» Instruction:
Reproduce the records word for word, from the line with "When examining" up to and including the line with "73125 millimetres".

Records of spatial reasoning questions
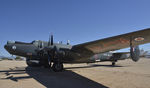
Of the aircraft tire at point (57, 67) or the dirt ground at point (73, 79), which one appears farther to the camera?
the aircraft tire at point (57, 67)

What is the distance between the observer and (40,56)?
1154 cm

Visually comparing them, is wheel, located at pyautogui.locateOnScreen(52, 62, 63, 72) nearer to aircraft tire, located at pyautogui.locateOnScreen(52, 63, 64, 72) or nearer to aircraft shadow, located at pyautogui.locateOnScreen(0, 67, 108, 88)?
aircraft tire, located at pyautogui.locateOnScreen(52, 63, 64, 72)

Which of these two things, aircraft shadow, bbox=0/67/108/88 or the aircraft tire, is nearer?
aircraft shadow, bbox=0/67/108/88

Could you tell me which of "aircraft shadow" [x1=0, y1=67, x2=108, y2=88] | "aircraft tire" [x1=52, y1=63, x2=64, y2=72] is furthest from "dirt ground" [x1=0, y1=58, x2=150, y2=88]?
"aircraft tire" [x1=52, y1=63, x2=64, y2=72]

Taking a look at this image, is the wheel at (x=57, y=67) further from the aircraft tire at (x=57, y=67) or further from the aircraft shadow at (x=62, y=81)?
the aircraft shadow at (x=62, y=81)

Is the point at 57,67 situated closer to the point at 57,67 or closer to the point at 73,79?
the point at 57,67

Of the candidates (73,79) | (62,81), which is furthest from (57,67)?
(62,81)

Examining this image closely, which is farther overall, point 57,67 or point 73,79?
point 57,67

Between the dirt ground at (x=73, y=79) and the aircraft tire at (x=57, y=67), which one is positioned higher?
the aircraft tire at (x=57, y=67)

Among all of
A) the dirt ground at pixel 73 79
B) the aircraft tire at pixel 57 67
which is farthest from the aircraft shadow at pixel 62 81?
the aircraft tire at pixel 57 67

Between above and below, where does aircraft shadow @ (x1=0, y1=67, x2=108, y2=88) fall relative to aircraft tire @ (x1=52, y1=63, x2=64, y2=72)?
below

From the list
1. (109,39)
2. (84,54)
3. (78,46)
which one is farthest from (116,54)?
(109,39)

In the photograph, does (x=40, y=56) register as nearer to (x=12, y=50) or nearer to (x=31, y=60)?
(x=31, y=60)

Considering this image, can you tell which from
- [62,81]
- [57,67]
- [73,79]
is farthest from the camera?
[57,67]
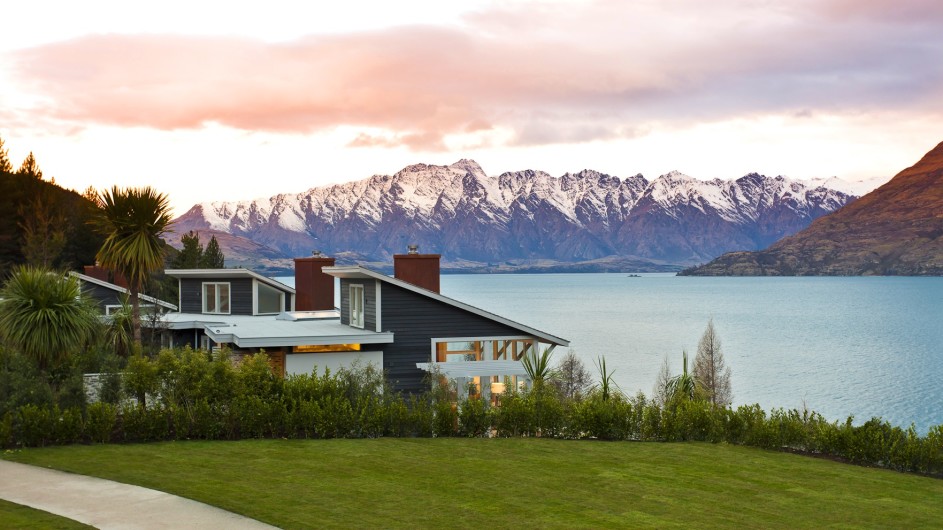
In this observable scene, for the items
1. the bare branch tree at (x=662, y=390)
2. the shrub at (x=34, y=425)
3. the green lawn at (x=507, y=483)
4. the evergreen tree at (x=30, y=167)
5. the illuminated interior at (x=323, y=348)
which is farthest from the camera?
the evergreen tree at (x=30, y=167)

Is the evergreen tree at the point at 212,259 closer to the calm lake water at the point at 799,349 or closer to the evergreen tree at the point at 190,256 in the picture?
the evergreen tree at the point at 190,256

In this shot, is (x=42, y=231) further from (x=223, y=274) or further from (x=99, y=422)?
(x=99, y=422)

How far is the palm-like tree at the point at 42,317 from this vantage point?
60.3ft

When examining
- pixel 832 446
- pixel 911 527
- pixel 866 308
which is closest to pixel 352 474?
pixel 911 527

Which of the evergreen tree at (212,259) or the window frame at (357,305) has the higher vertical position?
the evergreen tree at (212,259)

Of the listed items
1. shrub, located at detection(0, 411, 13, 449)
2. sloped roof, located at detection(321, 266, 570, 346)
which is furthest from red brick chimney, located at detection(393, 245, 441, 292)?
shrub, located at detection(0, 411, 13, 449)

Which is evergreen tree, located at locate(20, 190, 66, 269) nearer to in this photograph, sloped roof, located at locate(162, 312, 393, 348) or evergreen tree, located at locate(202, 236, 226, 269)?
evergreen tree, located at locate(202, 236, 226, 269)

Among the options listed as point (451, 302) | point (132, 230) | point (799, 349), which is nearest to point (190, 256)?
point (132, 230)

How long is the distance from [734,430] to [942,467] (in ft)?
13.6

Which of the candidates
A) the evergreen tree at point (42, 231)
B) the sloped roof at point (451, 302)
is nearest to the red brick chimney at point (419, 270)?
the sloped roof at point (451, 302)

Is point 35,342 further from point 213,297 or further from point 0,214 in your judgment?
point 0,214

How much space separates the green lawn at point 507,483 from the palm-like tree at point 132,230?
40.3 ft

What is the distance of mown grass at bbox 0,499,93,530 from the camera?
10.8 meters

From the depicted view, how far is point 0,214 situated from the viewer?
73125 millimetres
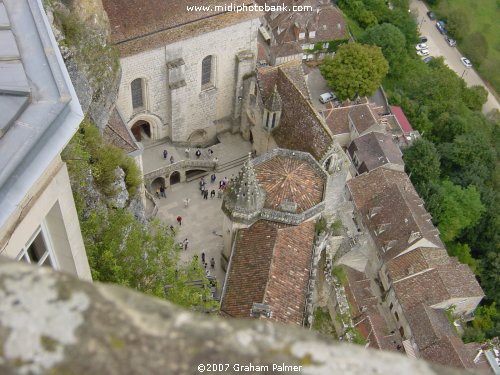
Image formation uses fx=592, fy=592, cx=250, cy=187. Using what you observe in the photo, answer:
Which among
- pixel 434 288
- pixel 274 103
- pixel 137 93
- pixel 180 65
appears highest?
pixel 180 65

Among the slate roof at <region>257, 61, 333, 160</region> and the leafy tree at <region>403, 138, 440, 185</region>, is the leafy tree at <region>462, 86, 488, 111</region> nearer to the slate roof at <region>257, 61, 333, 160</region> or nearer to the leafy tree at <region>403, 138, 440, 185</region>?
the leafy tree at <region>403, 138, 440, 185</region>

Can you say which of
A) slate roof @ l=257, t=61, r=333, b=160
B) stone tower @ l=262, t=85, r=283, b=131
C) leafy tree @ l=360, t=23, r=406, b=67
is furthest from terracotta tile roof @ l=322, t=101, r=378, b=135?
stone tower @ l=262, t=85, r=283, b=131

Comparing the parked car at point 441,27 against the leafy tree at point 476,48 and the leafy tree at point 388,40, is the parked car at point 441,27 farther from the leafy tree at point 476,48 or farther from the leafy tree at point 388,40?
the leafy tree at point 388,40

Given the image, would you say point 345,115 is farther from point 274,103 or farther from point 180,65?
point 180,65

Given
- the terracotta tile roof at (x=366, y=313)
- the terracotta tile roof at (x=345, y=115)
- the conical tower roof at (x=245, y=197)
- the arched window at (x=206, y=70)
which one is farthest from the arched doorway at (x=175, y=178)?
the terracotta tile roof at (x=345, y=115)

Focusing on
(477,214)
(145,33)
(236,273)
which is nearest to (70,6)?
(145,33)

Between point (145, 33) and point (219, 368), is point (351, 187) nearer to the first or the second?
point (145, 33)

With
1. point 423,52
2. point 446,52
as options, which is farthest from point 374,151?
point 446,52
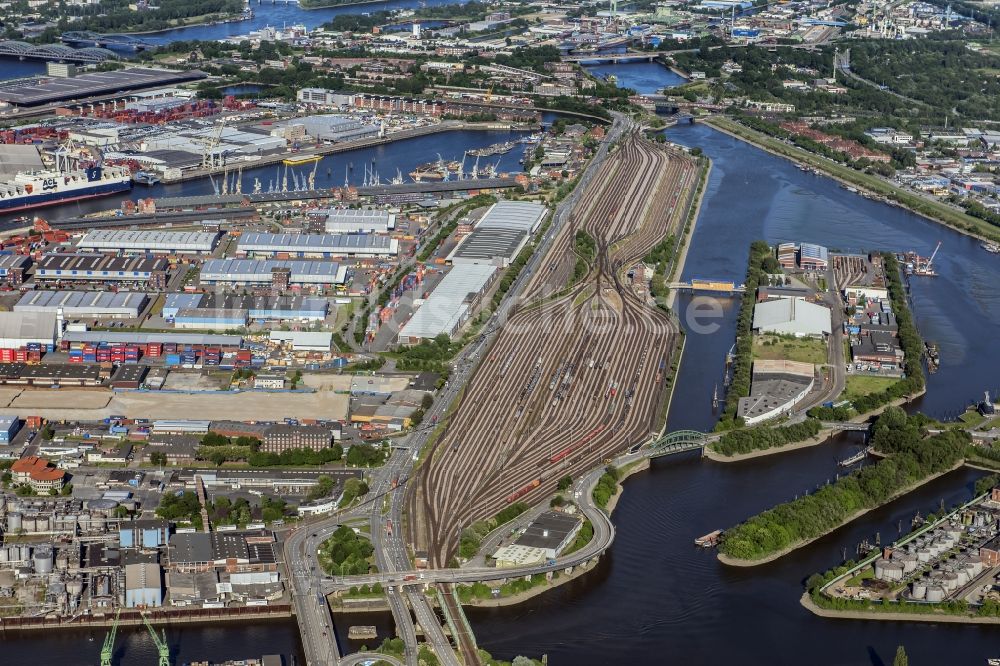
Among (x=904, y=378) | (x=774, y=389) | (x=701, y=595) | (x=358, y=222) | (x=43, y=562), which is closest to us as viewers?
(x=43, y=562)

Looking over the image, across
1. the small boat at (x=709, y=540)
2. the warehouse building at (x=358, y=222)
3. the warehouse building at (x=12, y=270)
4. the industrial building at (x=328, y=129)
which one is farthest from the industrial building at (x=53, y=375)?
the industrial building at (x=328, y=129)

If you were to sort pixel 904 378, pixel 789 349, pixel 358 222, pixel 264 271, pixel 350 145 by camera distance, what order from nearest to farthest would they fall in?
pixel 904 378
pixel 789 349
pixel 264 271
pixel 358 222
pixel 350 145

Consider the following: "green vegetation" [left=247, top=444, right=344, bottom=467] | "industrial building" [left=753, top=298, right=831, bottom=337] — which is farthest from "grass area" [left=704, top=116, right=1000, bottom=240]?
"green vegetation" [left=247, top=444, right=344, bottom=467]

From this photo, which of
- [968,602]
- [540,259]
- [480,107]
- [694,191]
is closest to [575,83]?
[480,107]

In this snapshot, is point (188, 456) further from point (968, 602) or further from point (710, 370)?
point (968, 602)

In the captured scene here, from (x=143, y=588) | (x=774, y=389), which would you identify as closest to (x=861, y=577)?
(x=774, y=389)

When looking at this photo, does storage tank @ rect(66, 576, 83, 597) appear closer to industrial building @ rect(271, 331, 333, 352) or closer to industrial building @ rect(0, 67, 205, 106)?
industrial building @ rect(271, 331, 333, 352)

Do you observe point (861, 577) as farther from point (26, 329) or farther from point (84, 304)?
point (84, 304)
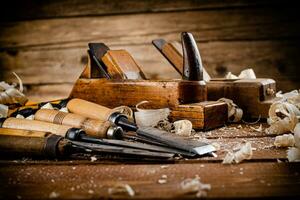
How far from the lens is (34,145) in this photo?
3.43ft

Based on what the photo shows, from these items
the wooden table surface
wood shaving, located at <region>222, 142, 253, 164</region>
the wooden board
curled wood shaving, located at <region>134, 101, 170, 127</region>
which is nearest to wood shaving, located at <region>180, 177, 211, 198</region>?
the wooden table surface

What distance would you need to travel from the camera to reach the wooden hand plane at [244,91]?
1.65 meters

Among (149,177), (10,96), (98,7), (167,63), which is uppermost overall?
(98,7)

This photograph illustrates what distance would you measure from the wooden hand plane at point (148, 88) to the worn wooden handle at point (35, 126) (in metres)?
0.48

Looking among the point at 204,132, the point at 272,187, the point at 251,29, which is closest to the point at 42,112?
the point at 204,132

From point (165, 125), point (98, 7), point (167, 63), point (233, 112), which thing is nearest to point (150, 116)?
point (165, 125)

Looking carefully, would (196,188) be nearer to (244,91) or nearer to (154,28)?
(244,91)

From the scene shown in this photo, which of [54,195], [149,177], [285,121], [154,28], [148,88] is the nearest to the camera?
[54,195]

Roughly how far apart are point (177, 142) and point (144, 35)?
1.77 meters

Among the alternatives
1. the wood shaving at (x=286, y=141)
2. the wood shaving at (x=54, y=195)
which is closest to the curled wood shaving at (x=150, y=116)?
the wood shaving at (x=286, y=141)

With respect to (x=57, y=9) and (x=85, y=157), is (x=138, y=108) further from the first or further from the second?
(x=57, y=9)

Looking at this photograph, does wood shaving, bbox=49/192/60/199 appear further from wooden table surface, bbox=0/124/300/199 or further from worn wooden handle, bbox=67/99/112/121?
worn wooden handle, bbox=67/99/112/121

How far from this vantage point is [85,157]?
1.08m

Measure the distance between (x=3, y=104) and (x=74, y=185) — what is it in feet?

» Answer to the exercise:
When examining
- pixel 832 446
- pixel 911 527
- pixel 866 308
which is closest to pixel 352 474?
pixel 911 527

Which of the evergreen tree at (212,259) or the window frame at (357,305) has the higher vertical position?
the evergreen tree at (212,259)

Of the listed items
1. shrub, located at detection(0, 411, 13, 449)
2. sloped roof, located at detection(321, 266, 570, 346)
which is furthest from red brick chimney, located at detection(393, 245, 441, 292)?
shrub, located at detection(0, 411, 13, 449)

Which is evergreen tree, located at locate(20, 190, 66, 269) nearer to in this photograph, sloped roof, located at locate(162, 312, 393, 348) or evergreen tree, located at locate(202, 236, 226, 269)?
evergreen tree, located at locate(202, 236, 226, 269)

Among the options listed as point (451, 302) | point (132, 230) | point (799, 349), which is nearest to point (190, 256)?
point (132, 230)

How long is the distance from [734,430] to [942,467] (in ft)?
13.6

Which of the candidates
A) the evergreen tree at point (42, 231)
B) the sloped roof at point (451, 302)
is nearest to the red brick chimney at point (419, 270)?
the sloped roof at point (451, 302)

Is point 35,342 further from point 213,297 or further from point 0,214 in your judgment?
point 0,214

How much space separates the green lawn at point 507,483 from the palm-like tree at point 132,230?
40.3 ft

What is the distance of mown grass at bbox 0,499,93,530 from the camera?
10.8 meters

From the depicted view, how far is point 0,214 situated from the viewer?
73125 millimetres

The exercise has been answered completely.